La relazione fiduciaria medico-paziente e la tutela della privacy hanno un rilievo preminente: l’erosione della fiducia porta infatti alla cosiddetta medicina difensiva, ossia al sovraccarico di esami finalizzati a tutelare il medico dalle domande di rivalsa dei pazienti; la privacy è terreno di confronto tra il sistema sanitario e i pazienti stessi. Ma le risposte non sono semplici: negli Stati Uniti alcuni chiedono un ruolo più stringente della regolazione pubblica per la tutela della privacy attraverso accordi volontari dei produttori e l’adozione di standard di sicurezza necessari per i prodotti di telemedicina.
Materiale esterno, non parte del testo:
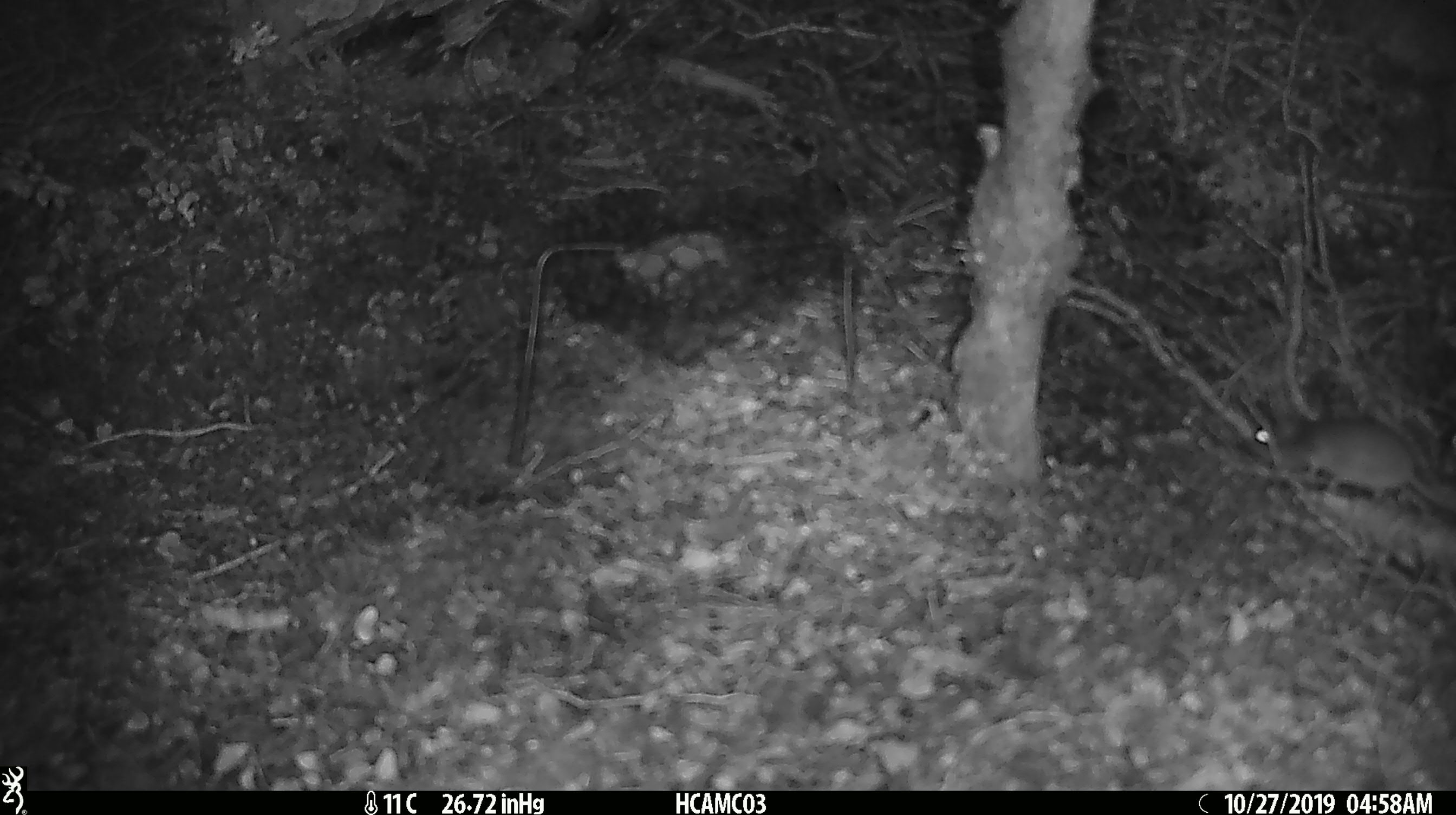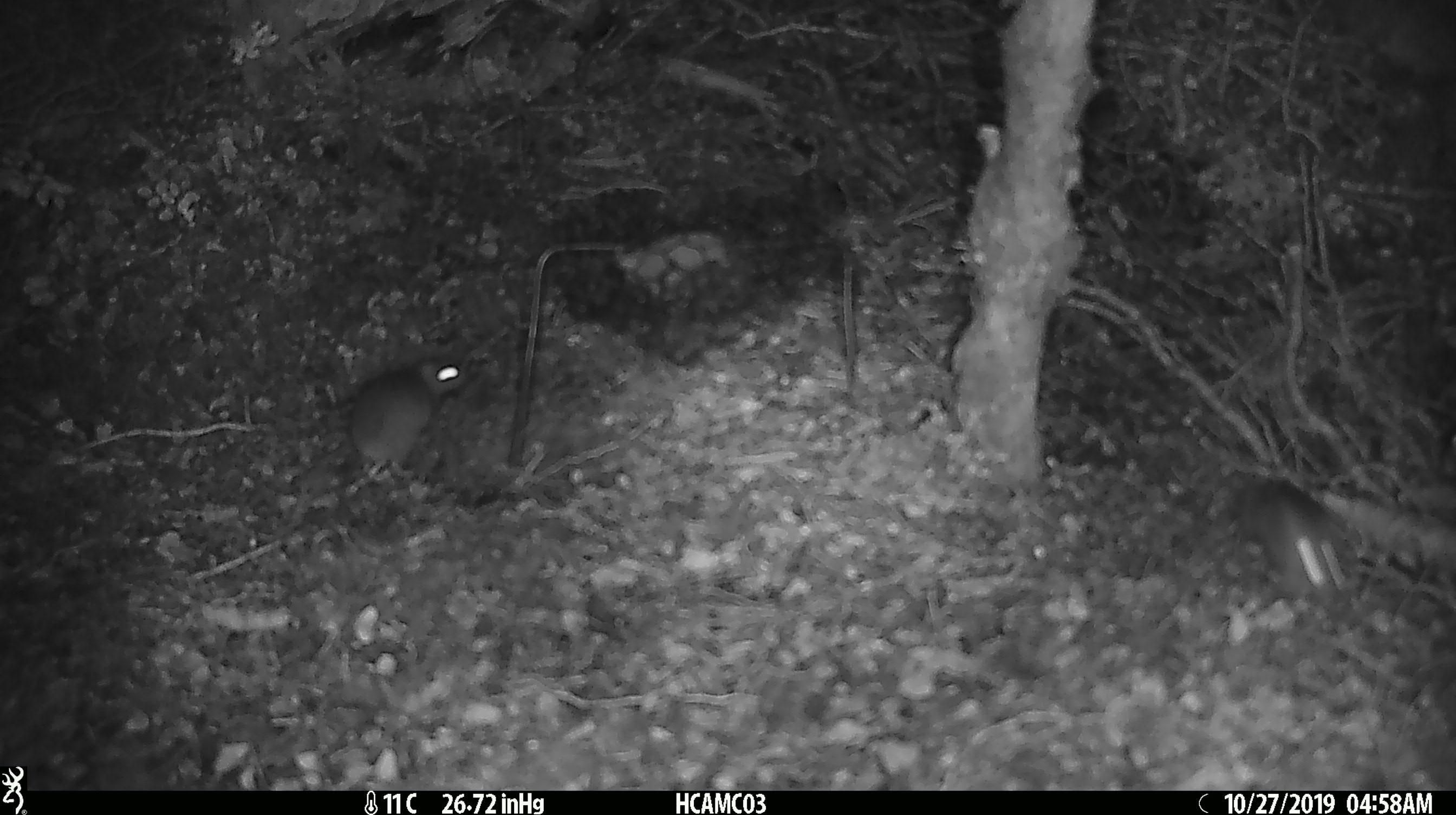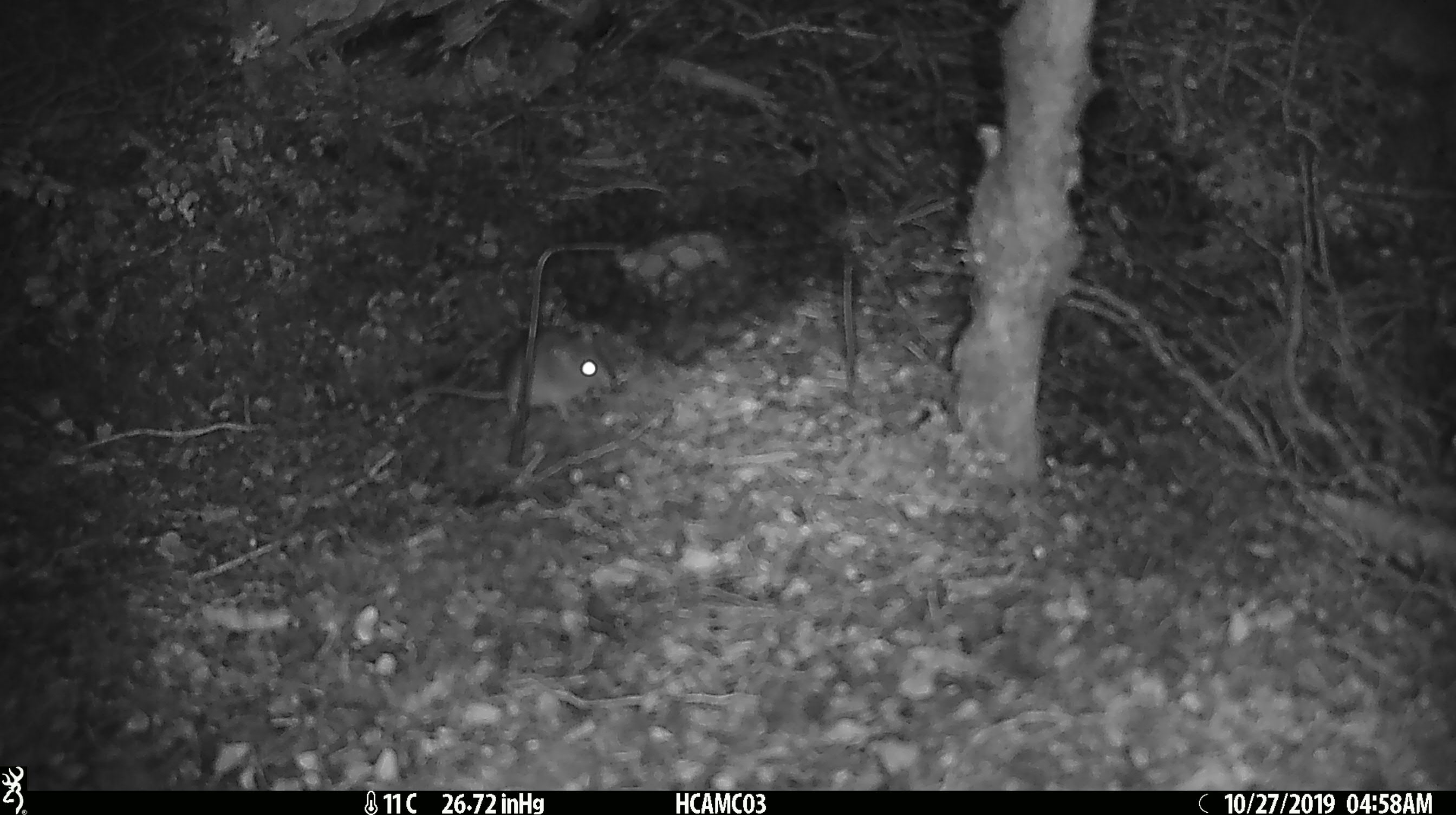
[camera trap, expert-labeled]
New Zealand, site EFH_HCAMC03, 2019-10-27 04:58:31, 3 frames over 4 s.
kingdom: Animalia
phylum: Chordata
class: Mammalia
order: Rodentia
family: Muridae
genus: Mus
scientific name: Mus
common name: mouse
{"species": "mouse (Mus)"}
Altri sostengono che senza l’impegno del medico e del paziente, dove il primo informa e il secondo collabora e sceglie, sia difficile rendere efficaci gli standard e le regole definite a livello nazionale. Diverse ricerche dimostrano che la relazione fiduciaria tra medico e paziente è decisiva. In diversi focus group sul ruolo delle nuove tecnologie nella cura della salute, è emerso che i cittadini non sottoposti ad alcuna terapia erano molto preoccupati della privacy, mentre coloro che si trovavano sotto trattamento o erano in condizioni di cronicità, avevano assai meno preoccupazioni di questo tipo.

La percezione dell’urgenza dei problemi etici dipende anche dalla condizione del soggetto e quindi dalla intensità della sua relazione con il medico. Infine, l’uso delle applicazioni di telemedicina fuori dal contesto ospedaliero, dipende dalla accettazione dei pazienti e questa, a sua volta è legata alla capacità dei medici di comunicarne l’utilità e di dimostrare la propria fiducia nei risultati: di nuovo la qualità del rapporto medico-paziente emerge nella sua importanza. Quindi, l’adozione nella prassi clinica degli strumenti di telemedicina risulta decisiva anche per la diffusione degli strumenti al di fuori della fase critica di ospedalizzazione.